WORK REQUIRED: Return all of the data that follows precisely, leaving every image out.

Saved entries:
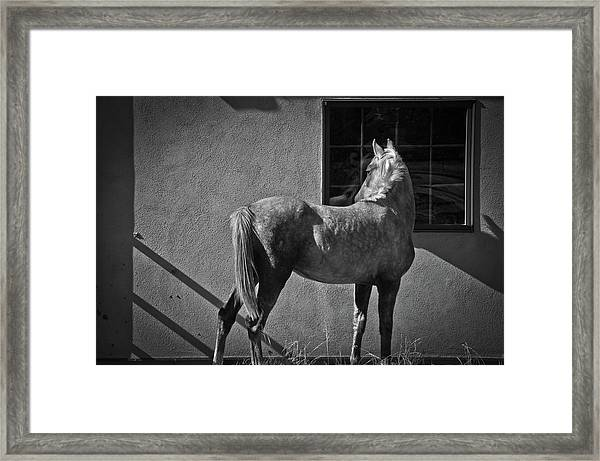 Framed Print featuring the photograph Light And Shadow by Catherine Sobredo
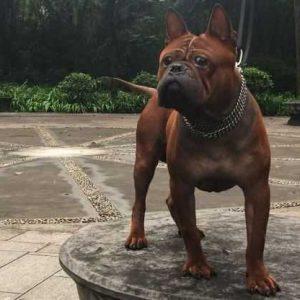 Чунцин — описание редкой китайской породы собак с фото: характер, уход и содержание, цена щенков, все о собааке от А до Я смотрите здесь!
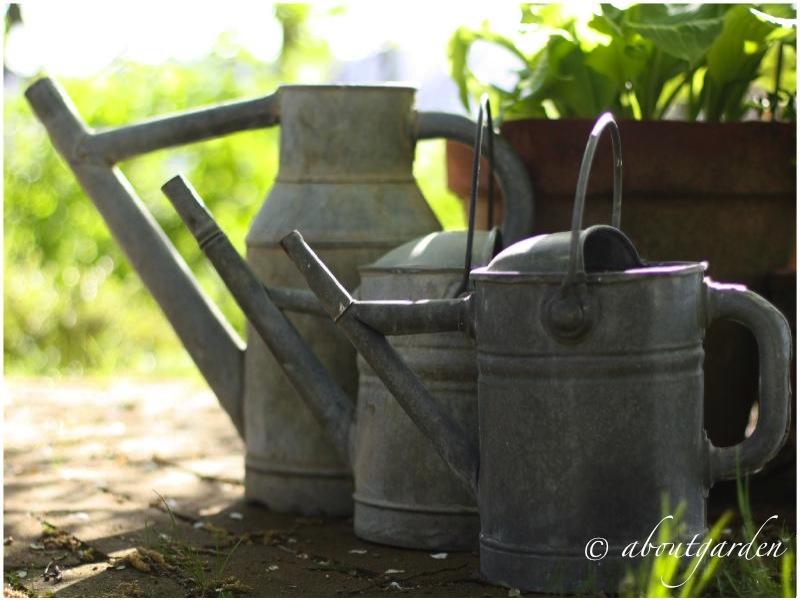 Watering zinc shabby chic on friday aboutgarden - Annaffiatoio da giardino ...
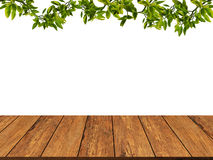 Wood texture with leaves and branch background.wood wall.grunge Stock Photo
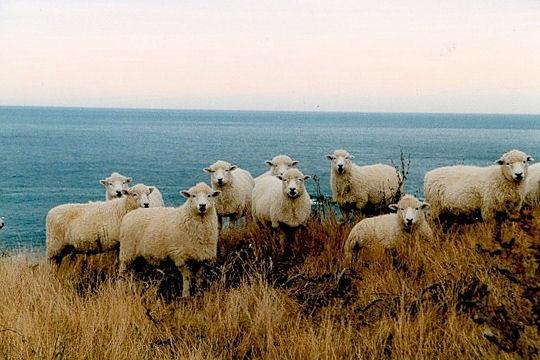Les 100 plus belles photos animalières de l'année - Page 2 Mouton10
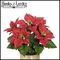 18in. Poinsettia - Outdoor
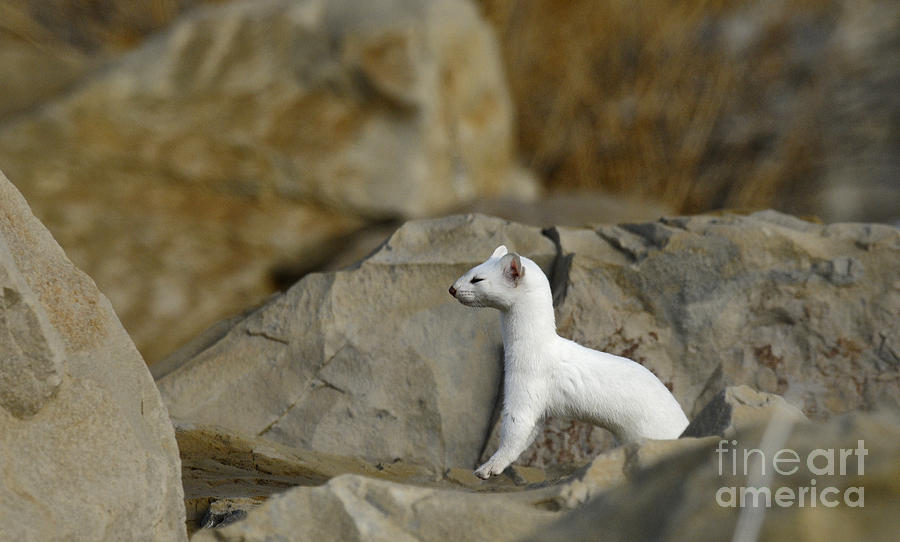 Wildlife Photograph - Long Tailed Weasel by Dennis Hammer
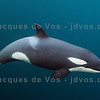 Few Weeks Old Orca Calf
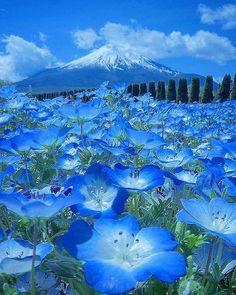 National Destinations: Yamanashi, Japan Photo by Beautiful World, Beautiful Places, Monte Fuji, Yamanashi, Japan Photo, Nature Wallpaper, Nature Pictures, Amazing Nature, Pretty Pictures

RESPONSE TO THE EXERCISE:
 Framed Print featuring the photograph Light And Shadow by Catherine Sobredo
 Чунцин — описание редкой китайской породы собак с фото: характер, уход и содержание, цена щенков, все о собааке от А до Я смотрите здесь!
 Watering zinc shabby chic on friday aboutgarden - Annaffiatoio da giardino ...
 Wood texture with leaves and branch background.wood wall.grunge Stock Photo
Les 100 plus belles photos animalières de l'année - Page 2 Mouton10
 18in. Poinsettia - Outdoor
 Wildlife Photograph - Long Tailed Weasel by Dennis Hammer
 Few Weeks Old Orca Calf
 National Destinations: Yamanashi, Japan Photo by Beautiful World, Beautiful Places, Monte Fuji, Yamanashi, Japan Photo, Nature Wallpaper, Nature Pictures, Amazing Nature, Pretty Pictures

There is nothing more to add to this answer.